A trio of change-orders and construction costs for additional parking at the Bell building could increase the cost of the Hamilton Street arts projects by as much as $2.1 million.
The Redevelopment Agency on Wednesday approved three change-orders to the Bell building renovation project totaling about $348,000. The largest change-order was $275,000 for site work all the way around the building to the nearest adjacent home, which includes some drainage work. Another change order for $4,500 was for an alternate bid for the roof, and another set aside $68,500 for mold remediation throughout the building.
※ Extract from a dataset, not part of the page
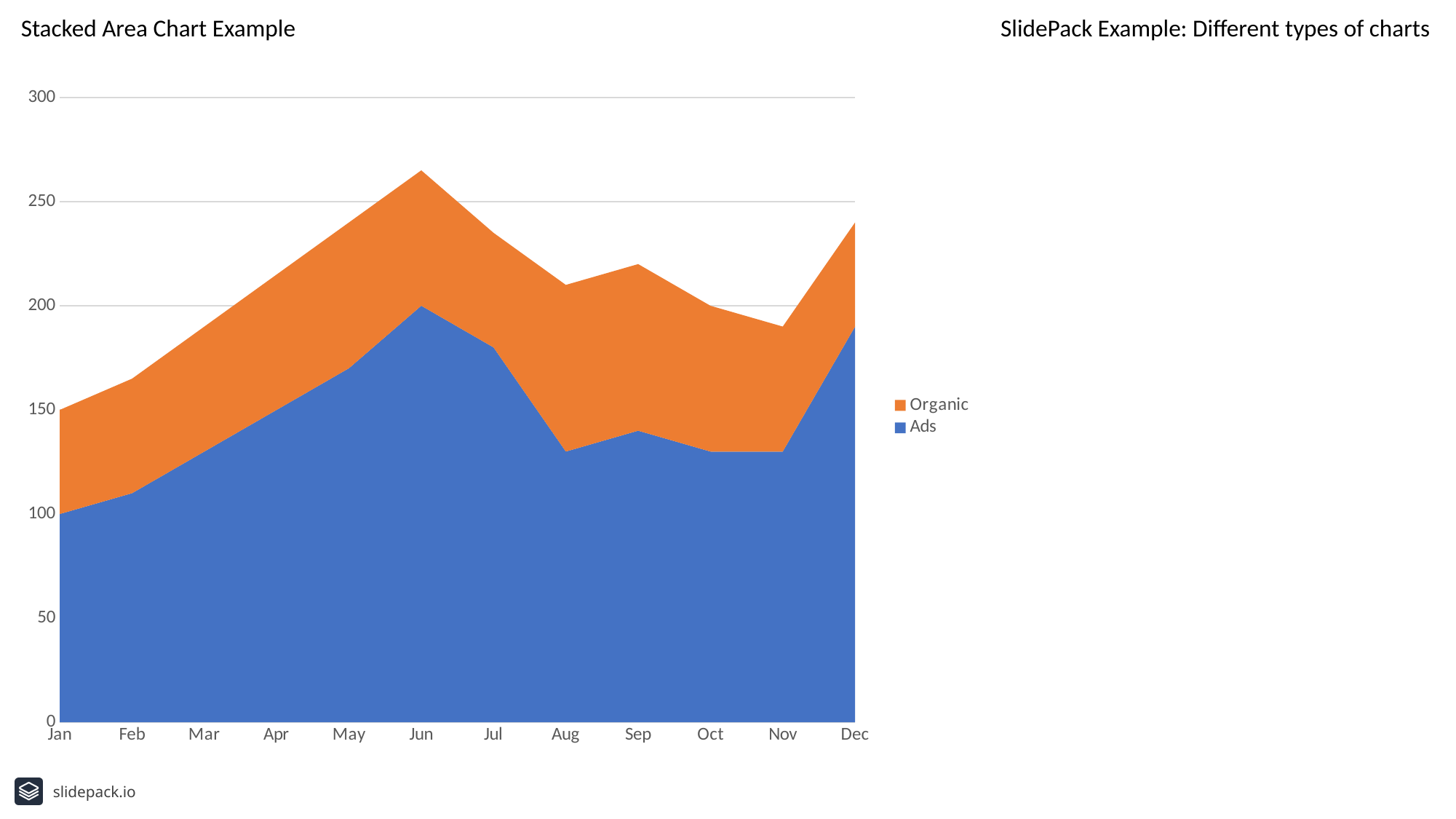
How many months are shown on the x axis? 12 What is the title of the chart? Stacked Area Chart Example Does the Ads series rise or fall from Jan to Jun? rise How many series does the legend list? 2 Is the value for Ads in Aug greater or less than 150? less In which month is the Ads series at its lowest value? Jan Which series is shown in orange? Organic In which month does the Ads series reach its highest value? Jun Is the value for Ads in Dec greater or less than 150? greater What kind of chart is shown on the slide? stacked area chart Is the combined total of Ads and Organic in Jun greater or less than 250? greater In which month is the combined total of Ads and Organic highest? Jun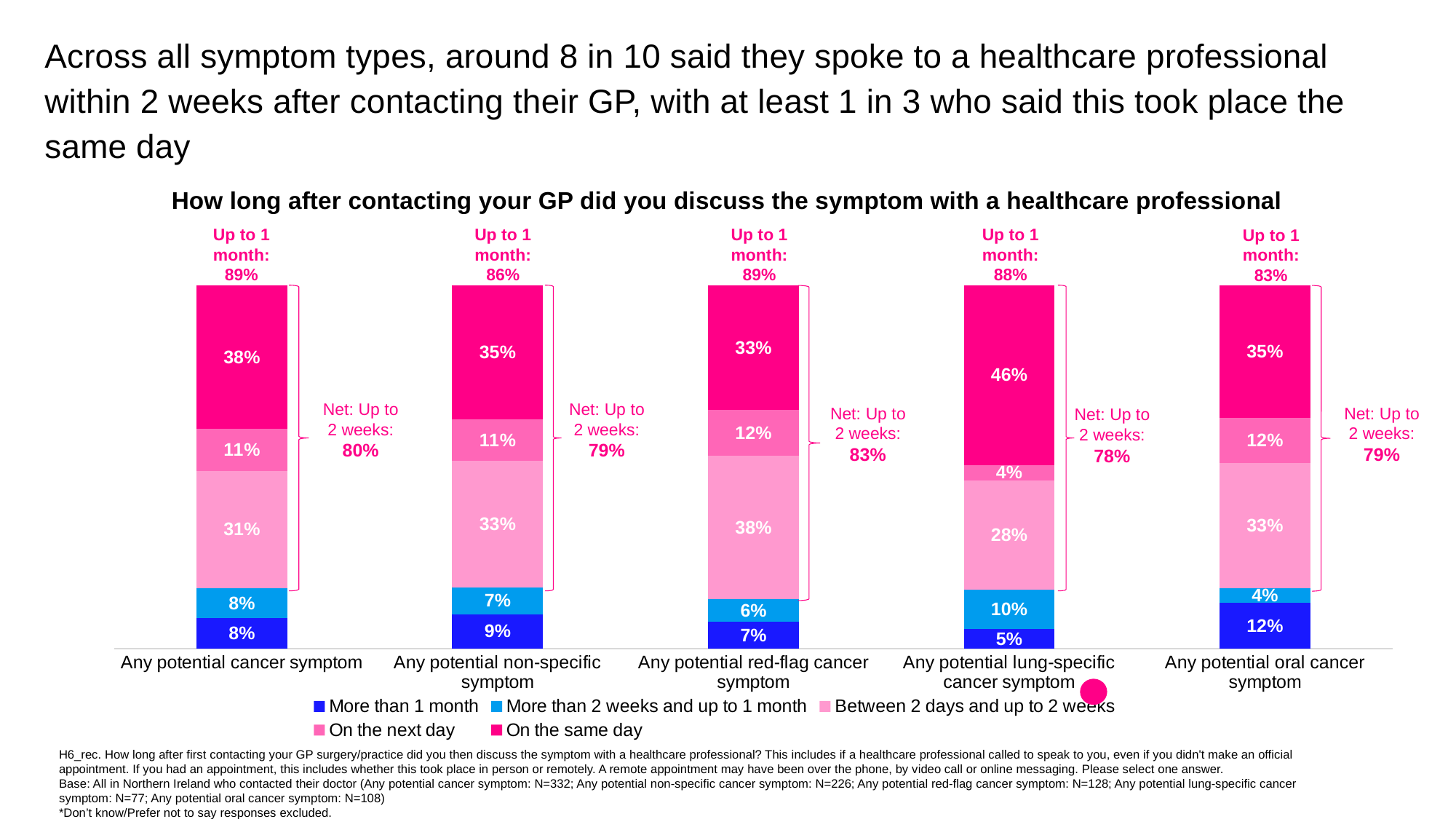
What is the 'Net: Up to 2 weeks' figure for any potential red-flag cancer symptom? 83% Which symptom type has the highest share of respondents who discussed the symptom on the same day? Any potential lung-specific cancer symptom What percentage of respondents with any potential lung-specific cancer symptom discussed the symptom on the same day? 46% What kind of chart is shown on the slide? Stacked bar chart What is the difference in percentage points between the 'On the same day' values for any potential lung-specific cancer symptom and any potential cancer symptom? 8 percentage points What percentage of respondents with any potential non-specific symptom said it took more than 1 month? 9% What is the 'Up to 1 month' figure for any potential oral cancer symptom? 83% What is the title of the chart? How long after contacting your GP did you discuss the symptom with a healthcare professional How many series does the legend list? 5 Which symptom type has the lowest share of respondents who discussed the symptom on the next day? Any potential lung-specific cancer symptom How many symptom types (categories) are shown on the chart? 5 Which is larger: the 'Between 2 days and up to 2 weeks' value for any potential red-flag cancer symptom or for any potential lung-specific cancer symptom? Any potential red-flag cancer symptom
Mold is on most of the walls, studs and rafters in the Bell building, City Engineer James Housten said during a presentation to the Redevelopment Agency last week. Remediation will be done in two phases: first, clean and demolish the walls, and then the roof and windows will be installed at which point the entire interior can be fogged.
The change-orders increase the $5.825-million contract for the Bell building to $6.173 million, which Housten said was still less than the $6.2 million in the current account for the project. The cost of parking construction, however, came in at a total of almost $1.6 million, including $815,000 for Lot A and $256,000 for Lot B, and another $507,000 for soft costs and contingency.
Lot A, where the amphitheater originally was planned, would have 99 spaces while Lot B would have 58 spaces, along with 16 remaining behind the Bell Building, for a total 173 spaces, almost as many as the 202 seats planned for the black box theater, Housten told commissioners last week.
Construction bids for the Bell building renovations also don’t include the soft costs for architect fees, $281,000; engineering fees, $260,000, and utilities, $25,000. In all, the project could need another $2.1 million, not including bond and legal costs, which is broken down in this Google spreadsheet.
At least one commissioner, Timothy Nash, seemed concerned during discussion of the costs possibly rising to $8 million or more for the projects. “That’s a lot of money,” he said.
If City Council approves financing next month, the city could bid the parking lots and break ground by August, Housten said. If all goes well, both the parking lots and black box theater would open sometime next spring. He reminded commissioners that the parking lot would be available for a lot of other uses, not just the Bell building, such as the Union County Performing Arts Center and downtown activities and restaurants.
The City Council last year approved an $8.5-million bond ordinance for construction of the Hamilton Street arts projects. The Redevelopment Agency in January decided to move forward with the black box theater and build temporary parking at the site of the proposed amphitheater.